The question asks for the equation of a circle with a given center and a specific condition (tangency to an axis). The general equation of a circle in Cartesian coordinates is (x - h)^2 + (y - k)^2 = r^2 , where (h, k) is the center of the circle and r is the radius. 1. Identifying the Center: The center of the circle is given as (-4, 2). Therefore, h = -4 and k = 2. 2. Determining the Radius: The circle is tangent to the y-axis. The distance from the center of the circle to the y-axis is the absolute value of the x-coordinate of the center.
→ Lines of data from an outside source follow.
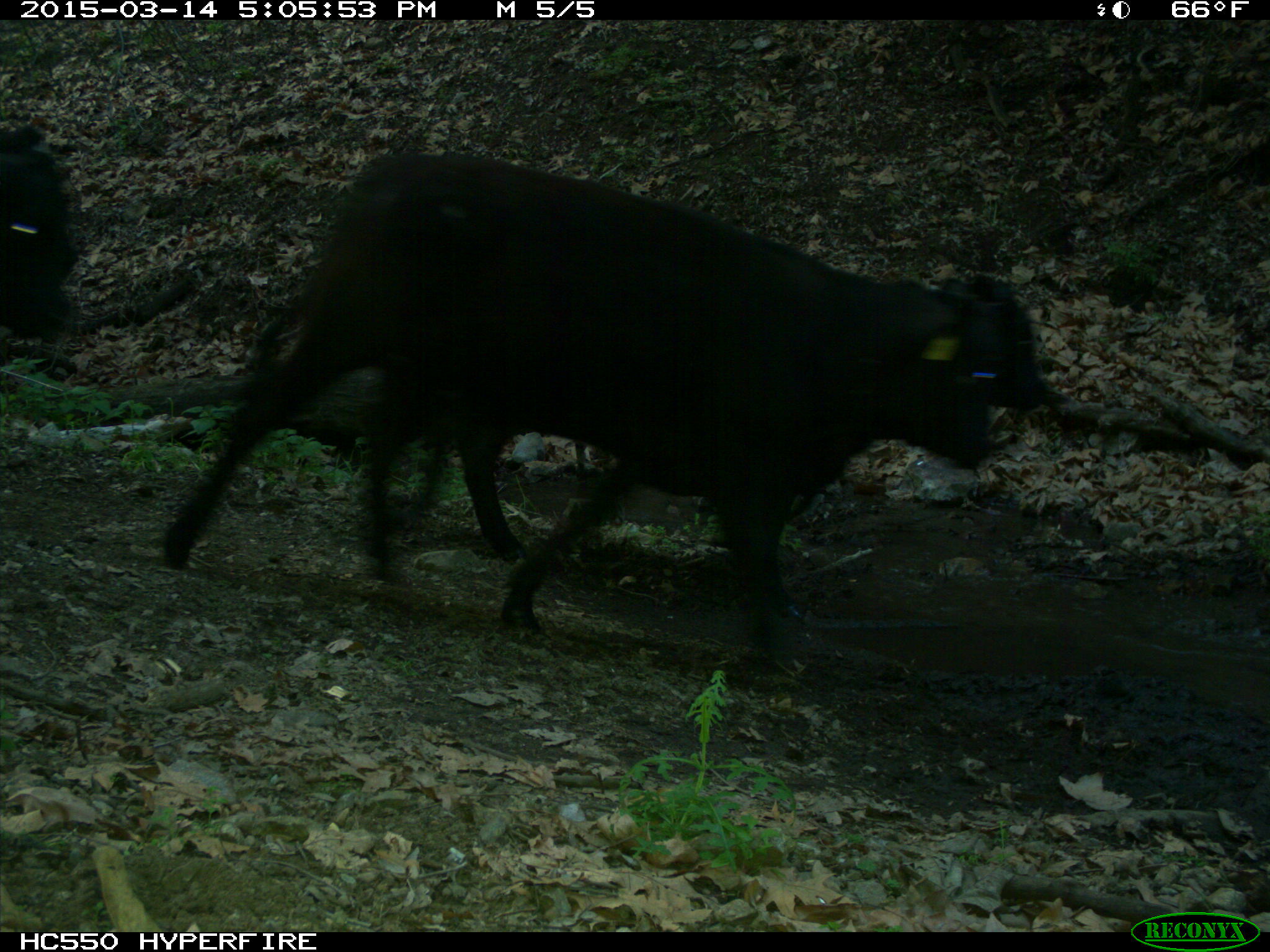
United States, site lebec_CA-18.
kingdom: Animalia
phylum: Chordata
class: Mammalia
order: Artiodactyla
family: Bovidae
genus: Bos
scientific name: Bos taurus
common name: domestic cow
Thus, the radius r is the absolute value of -4, which is 4. 3. Formulating the Equation: Substituting h = -4, k = 2, and r = 4 into the general equation, we get (x + 4)^2 + (y - 2)^2 = 4^2. 4. Expanding and Simplifying: Expanding this equation, we get x^2 + 8x + 16 + y^2 - 4y + 4 = 16. Simplifying, we get x^2 + y^2 + 8x - 4y + 4 = 0. 5. Matching with the Options: The equation x^2 + y^2 + 8x - 4y + 4 = 0 matches with option B. Therefore, the correct answer is option B.